Barlow W, Lai M Y, Azen S P
Center for Health Studies, Group Health Cooperative, Seattle, WA 98101-1448.
Stat Med. 1991 Sep;10(9):1465-72. doi: 10.1002/sim.4780100913.
Investigators use the kappa coefficient to measure chance-corrected agreement among observers in the classification of subjects into nominal categories. The marginal probability of classification may depend, however, on one or more confounding variables. We consider assessment of interrater agreement with subjects grouped into strata on the basis of these confounders. We assume overall agreement across strata is constant and consider a stratified index of agreement, or 'stratified kappa', based on weighted summations of the individual kappas. We use three weighting schemes: (1) equal weighting; (2) weighting by the size of the table; and (3) weighting by the inverse of the variance. In a simulation study we compare these methods under differing probability structures and differing sample sizes for the tables. We find weighting by sample size moderately efficient under most conditions. We illustrate the techniques by assessing agreement between surgeons and graders of fundus photographs with respect to retinal characteristics, with stratification by initial severity of the disease.

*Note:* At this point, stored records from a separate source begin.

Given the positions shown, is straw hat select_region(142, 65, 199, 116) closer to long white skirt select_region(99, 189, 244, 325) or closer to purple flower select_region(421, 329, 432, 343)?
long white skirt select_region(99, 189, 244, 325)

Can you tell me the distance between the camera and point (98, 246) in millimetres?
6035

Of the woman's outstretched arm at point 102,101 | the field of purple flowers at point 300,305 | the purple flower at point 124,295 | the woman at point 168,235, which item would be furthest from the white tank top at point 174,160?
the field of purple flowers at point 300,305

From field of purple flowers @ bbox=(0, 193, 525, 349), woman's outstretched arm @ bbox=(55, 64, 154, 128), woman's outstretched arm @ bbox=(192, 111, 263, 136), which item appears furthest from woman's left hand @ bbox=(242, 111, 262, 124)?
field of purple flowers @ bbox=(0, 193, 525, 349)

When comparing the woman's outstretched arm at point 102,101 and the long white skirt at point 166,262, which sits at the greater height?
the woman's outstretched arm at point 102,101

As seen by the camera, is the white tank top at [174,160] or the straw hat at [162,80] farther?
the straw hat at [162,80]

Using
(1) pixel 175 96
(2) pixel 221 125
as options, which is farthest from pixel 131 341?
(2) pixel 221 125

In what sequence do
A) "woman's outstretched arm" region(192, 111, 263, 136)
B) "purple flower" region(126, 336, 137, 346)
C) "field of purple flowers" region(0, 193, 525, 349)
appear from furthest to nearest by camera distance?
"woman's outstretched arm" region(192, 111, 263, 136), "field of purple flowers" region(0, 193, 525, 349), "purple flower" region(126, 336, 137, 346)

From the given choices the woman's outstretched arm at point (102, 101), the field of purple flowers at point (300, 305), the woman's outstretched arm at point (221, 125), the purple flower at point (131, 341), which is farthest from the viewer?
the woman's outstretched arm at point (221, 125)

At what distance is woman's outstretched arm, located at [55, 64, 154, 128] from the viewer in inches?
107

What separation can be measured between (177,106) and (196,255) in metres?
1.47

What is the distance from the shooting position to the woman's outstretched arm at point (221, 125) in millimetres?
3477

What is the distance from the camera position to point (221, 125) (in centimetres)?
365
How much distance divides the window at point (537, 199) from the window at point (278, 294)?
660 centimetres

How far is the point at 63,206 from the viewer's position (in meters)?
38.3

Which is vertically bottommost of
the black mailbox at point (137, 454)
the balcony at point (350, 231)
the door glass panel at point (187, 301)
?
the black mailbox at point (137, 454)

研究人员使用kappa系数来衡量观察者在将受试者分类到名义类别时经机会校正后的一致性。然而,分类的边际概率可能取决于一个或多个混杂变量。我们考虑基于这些混杂因素将受试者分组到不同层次后评估评分者间的一致性。我们假设各层次间的总体一致性是恒定的,并基于各个kappa的加权总和考虑一个分层一致性指数,即“分层kappa”。我们使用三种加权方案:(1)等权重;(2)按表格大小加权;(3)按方差的倒数加权。在一项模拟研究中,我们在不同的概率结构和不同的表格样本量下比较了这些方法。我们发现,在大多数情况下,按样本量加权具有适度的效率。我们通过评估外科医生和眼底照片分级者在视网膜特征方面的一致性来说明这些技术,并按疾病的初始严重程度进行分层。